Resuming type 'i8237': i82370 irq disabled 1 irq disabled 1 Resuming type 'lapic': lapic0 irq disabled 1 irq disabled 1 Resuming type 'irqrouter': irqrouter0 irq disabled 1 BUG: soft lockup detected on CPU#0!
>Resuming type 'irqrouter': > irqrouter0 >irq disabled 1 >BUG: soft lockup detected on CPU#0! Ok, so irqrouter wrongly enabled interrupt. Can you post your acpidmp output? I wonder if your acpi bios will do some memory read/write, which wrongly enables interrupt.
Created attachment 8239 [details] acpidump output
Sorry for the long delay. Can you try a latest base kernle like 2.6.18-rc2 please? I checked the acpi table, nothing insteresting.

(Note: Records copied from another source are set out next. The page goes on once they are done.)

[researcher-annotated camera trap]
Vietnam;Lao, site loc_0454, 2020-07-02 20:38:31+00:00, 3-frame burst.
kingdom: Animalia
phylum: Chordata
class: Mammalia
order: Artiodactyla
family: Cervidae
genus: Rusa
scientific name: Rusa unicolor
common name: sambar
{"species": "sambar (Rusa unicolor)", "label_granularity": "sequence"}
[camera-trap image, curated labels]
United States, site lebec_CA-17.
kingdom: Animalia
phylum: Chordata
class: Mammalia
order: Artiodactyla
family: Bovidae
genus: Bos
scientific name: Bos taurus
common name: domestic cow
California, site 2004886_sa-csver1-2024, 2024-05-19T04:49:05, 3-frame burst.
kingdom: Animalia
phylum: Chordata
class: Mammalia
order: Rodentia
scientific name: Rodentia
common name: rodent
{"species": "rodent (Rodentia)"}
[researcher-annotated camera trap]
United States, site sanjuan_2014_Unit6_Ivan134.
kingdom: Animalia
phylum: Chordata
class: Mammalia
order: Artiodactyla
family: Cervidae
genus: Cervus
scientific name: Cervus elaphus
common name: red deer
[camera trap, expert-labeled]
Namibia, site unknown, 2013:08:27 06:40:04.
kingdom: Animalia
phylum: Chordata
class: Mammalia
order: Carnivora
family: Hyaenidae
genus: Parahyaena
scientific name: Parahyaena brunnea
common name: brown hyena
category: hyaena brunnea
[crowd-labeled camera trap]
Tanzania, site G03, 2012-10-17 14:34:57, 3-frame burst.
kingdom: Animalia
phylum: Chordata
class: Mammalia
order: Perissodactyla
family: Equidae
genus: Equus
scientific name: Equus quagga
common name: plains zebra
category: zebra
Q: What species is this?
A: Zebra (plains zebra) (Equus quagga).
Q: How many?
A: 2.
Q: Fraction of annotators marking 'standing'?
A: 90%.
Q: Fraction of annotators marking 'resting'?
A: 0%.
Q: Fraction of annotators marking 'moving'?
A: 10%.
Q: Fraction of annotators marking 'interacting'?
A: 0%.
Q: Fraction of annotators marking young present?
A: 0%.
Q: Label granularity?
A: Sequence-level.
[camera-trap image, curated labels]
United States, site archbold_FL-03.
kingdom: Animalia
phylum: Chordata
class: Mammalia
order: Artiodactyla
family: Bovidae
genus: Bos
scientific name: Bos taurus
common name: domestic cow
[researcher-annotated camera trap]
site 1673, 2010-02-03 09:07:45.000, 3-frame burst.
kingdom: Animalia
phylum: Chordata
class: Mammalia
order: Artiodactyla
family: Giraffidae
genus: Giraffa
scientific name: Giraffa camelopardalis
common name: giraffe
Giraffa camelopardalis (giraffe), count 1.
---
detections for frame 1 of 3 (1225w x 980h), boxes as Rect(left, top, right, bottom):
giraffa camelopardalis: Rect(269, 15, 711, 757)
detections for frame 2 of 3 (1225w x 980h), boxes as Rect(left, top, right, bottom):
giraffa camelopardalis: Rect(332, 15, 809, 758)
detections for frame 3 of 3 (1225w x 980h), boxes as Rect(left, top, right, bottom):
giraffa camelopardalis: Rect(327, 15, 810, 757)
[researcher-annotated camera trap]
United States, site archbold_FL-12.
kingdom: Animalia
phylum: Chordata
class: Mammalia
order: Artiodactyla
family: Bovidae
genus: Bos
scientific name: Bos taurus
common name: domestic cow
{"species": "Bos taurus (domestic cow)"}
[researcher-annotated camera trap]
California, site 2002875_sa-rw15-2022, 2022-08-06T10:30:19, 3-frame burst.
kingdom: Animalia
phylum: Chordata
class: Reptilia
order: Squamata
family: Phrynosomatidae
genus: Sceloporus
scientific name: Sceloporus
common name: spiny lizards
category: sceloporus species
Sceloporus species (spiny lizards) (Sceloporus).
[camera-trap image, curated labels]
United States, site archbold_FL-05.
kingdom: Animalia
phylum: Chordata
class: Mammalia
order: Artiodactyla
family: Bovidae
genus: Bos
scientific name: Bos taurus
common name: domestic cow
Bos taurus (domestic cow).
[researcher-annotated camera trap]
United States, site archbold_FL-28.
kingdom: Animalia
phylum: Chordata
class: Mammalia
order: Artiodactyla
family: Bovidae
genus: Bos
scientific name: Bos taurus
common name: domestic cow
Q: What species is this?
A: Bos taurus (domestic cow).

Tried with 2.6.18-rc2, and the system now locks up on resume (no crash dump). Also, after reboot, the system clock is set to a random time. Just before it suspends, I can see the text "ACPI Exception AE_NOT_FOUND" After resume, the display contains the letters "Linu" in yellow. This also occurs during a successful resume, but they only persist for a few seconds.
So 2.6.18-rc2 is worse, can you attach your config used in 2.6.18-rc2?
Created attachment 8627 [details] 2.6.18-rc2 configuration
Can you enable NMI watchdog in the system? hopefully watchdog could print some more info when the resuem is dead. I still couldn't reproduce the bug here.
After enabling NMI in the kernel, the lockup no longer occurs. The value of nmi_watchdog on the command line does not appear to matter (I tried absent, =1, =2) However, the hardware clock is still being corrupted, and I can tell other things are being overwritten - the console resolution changes after a resume (expanded to full-screen instead of in a high-resolution box). The config has added: CONFIG_X86_UP_IOAPIC=y CONFIG_X86_IO_APIC=y # CONFIG_PCI_MSI is not set
Is there any error message output with NMI watchdog enabled? If there is a dead lock, NMI watchdog will print some info. Better you could provide the dmesg.
Created attachment 8648 [details] dmesg output Output of dmesg after suspend and resume. After resuming, hwclock gives the following error: The Hardware Clock registers contain values that are either invalid (e.g. 50th day of month) or beyond the range we can handle (e.g. Year 2095). Resetting the hardware clock with --systohc works, and a reboot appears to restore the other settings that are changed.
>CONFIG_PM_TRACE=y Ha, you enabled Linus's CMOS trace feature, which will corrupt CMOS. Please deselect it, and try again.
Thanks - I selected option that too quickly without reading the description. Suspend looks to be working correctly with the modules loaded using 2.6.18-rc4.